Un giorno cadde e si fece male ad
una gamba. Arrivato in ospedale i medici decisero di farlo restare per
una notte. Durante la notte non riusciva a dormire. Ad un tratto sentì
una canzone e si girò di scatto. Sul letto a fianco c’era uno strano
ragazzo vestito tutto colorato con uno strano cappello sulla testa.

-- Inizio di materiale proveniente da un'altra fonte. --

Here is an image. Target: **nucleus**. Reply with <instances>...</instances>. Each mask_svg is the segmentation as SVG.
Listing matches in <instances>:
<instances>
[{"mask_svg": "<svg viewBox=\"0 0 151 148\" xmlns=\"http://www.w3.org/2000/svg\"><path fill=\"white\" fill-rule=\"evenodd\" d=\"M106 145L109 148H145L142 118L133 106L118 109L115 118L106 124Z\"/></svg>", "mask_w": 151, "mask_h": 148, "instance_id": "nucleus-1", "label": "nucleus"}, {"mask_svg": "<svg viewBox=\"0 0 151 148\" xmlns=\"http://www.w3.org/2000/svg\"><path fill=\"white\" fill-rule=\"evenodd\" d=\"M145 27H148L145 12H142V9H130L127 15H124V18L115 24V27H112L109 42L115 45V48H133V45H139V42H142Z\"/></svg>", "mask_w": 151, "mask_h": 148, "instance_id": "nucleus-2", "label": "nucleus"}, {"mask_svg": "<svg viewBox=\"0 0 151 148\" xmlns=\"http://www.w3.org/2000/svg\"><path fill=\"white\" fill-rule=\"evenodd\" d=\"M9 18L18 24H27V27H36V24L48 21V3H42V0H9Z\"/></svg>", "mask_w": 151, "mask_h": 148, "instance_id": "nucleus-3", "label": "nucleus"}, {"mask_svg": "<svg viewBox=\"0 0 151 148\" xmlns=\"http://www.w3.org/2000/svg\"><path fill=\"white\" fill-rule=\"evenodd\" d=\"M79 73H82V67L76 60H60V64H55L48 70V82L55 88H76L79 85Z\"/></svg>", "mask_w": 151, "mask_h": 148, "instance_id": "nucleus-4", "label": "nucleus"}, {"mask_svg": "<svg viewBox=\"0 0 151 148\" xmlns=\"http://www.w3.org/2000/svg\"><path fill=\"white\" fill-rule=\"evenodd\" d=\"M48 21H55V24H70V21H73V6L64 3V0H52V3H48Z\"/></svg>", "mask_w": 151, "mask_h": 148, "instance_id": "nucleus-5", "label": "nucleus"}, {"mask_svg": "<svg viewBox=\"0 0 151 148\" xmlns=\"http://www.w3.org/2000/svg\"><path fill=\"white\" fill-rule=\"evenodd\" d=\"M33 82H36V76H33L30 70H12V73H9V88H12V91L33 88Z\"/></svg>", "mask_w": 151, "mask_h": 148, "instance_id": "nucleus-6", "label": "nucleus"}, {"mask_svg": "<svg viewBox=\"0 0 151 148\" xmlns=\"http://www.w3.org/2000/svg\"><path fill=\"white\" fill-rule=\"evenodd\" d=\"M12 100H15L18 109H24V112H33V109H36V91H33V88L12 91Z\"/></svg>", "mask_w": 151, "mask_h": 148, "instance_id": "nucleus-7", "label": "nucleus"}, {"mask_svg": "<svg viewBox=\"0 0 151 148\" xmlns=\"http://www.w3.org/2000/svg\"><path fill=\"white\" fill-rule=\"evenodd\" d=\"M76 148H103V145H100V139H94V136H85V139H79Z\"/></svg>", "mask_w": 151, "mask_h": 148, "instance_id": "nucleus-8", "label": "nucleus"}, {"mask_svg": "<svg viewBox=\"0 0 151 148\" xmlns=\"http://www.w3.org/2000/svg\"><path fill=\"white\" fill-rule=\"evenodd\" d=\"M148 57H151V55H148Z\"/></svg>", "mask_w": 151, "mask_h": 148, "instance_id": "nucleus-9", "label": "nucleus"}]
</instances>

Stava suonando una chitarra e cantava delle canzoni bellissime. Gengi
restò incantato ad ascoltare. Il ragazzo si fermò e guardò Gengi.
- Chi sei?
- Sono Cacriolo il Musicante dei sogni!
Cacriolo
gli raccontò che cantava le canzoni ai bambini che stavano in ospedale.

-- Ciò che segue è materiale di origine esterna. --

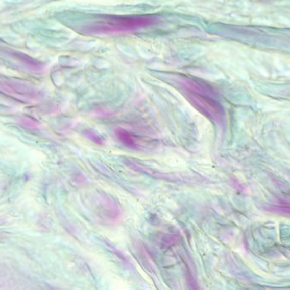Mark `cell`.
I'll return each mask as SVG.
<instances>
[{
	"label": "cell",
	"instance_id": "obj_1",
	"mask_svg": "<svg viewBox=\"0 0 290 290\" xmlns=\"http://www.w3.org/2000/svg\"><path fill=\"white\" fill-rule=\"evenodd\" d=\"M118 137L120 138V141L127 145V146H135V141L133 139V137L131 135L128 134L127 132L122 131L118 133Z\"/></svg>",
	"mask_w": 290,
	"mask_h": 290
}]
</instances>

Teneva loro compagnia con la musica così da sentirsi meno soli, e
faceva con loro viaggi meravigliosi utilizzando la musica che penetrava
nei sogni delle persone. Gengi raccontò a Cacriolo del nonno e gli
chiese se poteva fargli fare un viaggio per andarlo a trovare. Cacriolo
gli raccontò che anche la sua adorata nonna era andata via. Poi gli
sorrise e gli disse:
- Chiudi gli occhi!
Gengi chiuse
gli occhi e il Musicante dei sogni incominciò a suonare la sua chitarra
e dalla sua bocca uscì una canzone bellissima. Volarono attraverso un
cielo bellissimo, fatto di mille colori, arcobaleni lunghissimi, stelle
colorate, e soli sorridenti. Giunsero in un paesino piccolo e semplice,
ma bellissimo. Le case erano di legno e tutte colorate ed avevano tutte
un bellissimo giardino pieno di fiori. Gengi non aveva mai visto un
posto così bello e tranquillo. Percorsero una via di ciottoli e giunsero
vicino ad una casetta blu con le porte rosse e le finestre gialle.

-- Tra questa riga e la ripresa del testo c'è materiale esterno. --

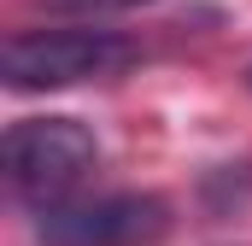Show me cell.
I'll use <instances>...</instances> for the list:
<instances>
[{"mask_svg":"<svg viewBox=\"0 0 252 246\" xmlns=\"http://www.w3.org/2000/svg\"><path fill=\"white\" fill-rule=\"evenodd\" d=\"M59 12H129V6H147V0H47Z\"/></svg>","mask_w":252,"mask_h":246,"instance_id":"obj_4","label":"cell"},{"mask_svg":"<svg viewBox=\"0 0 252 246\" xmlns=\"http://www.w3.org/2000/svg\"><path fill=\"white\" fill-rule=\"evenodd\" d=\"M164 199L153 193H106V199H64L41 211L47 246H141L164 229Z\"/></svg>","mask_w":252,"mask_h":246,"instance_id":"obj_3","label":"cell"},{"mask_svg":"<svg viewBox=\"0 0 252 246\" xmlns=\"http://www.w3.org/2000/svg\"><path fill=\"white\" fill-rule=\"evenodd\" d=\"M94 164H100V141L76 118H24L6 129V182L41 211L64 205V193L82 187Z\"/></svg>","mask_w":252,"mask_h":246,"instance_id":"obj_2","label":"cell"},{"mask_svg":"<svg viewBox=\"0 0 252 246\" xmlns=\"http://www.w3.org/2000/svg\"><path fill=\"white\" fill-rule=\"evenodd\" d=\"M135 64V41L112 30H30L6 41V88L35 94V88H76V82H100Z\"/></svg>","mask_w":252,"mask_h":246,"instance_id":"obj_1","label":"cell"}]
</instances>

Sotto l’ombra di un albero c’erano seduti due vecchietti che giocavano a
carte seduti ad un tavolino. Gengi riconobbe il suo adorato nonno e
corse verso di lui abbracciandolo forte. Gengi piangeva per l’emozione.
- Nonnino nonnino come mi sei mancato! disse.
- Anche tu mi sei mancato Gengi, ti penso ogni momento, sempre!-.
Poi Gengi vide il Musicante parlare con la vecchina.
- Questa è mia nonna! disse Cacriolo.
- Ma allora nonnino non sei solo qui?
- Certo che no! Qui ho tanti amici! Rispose il nonno
Gengi fu contento di sapere che il nonno stava bene e non si sentiva triste e solo.
Così…
dopo aver trascorso il pomeriggio insieme ai due vecchini, Gengi
abbracciò il nonno dicendo che sarebbe tornato trovarlo. Il nonno gli
sorrise e lo rassicurò di nuovo che lì stava bene.
Questo è quello che può far la musicoterapia!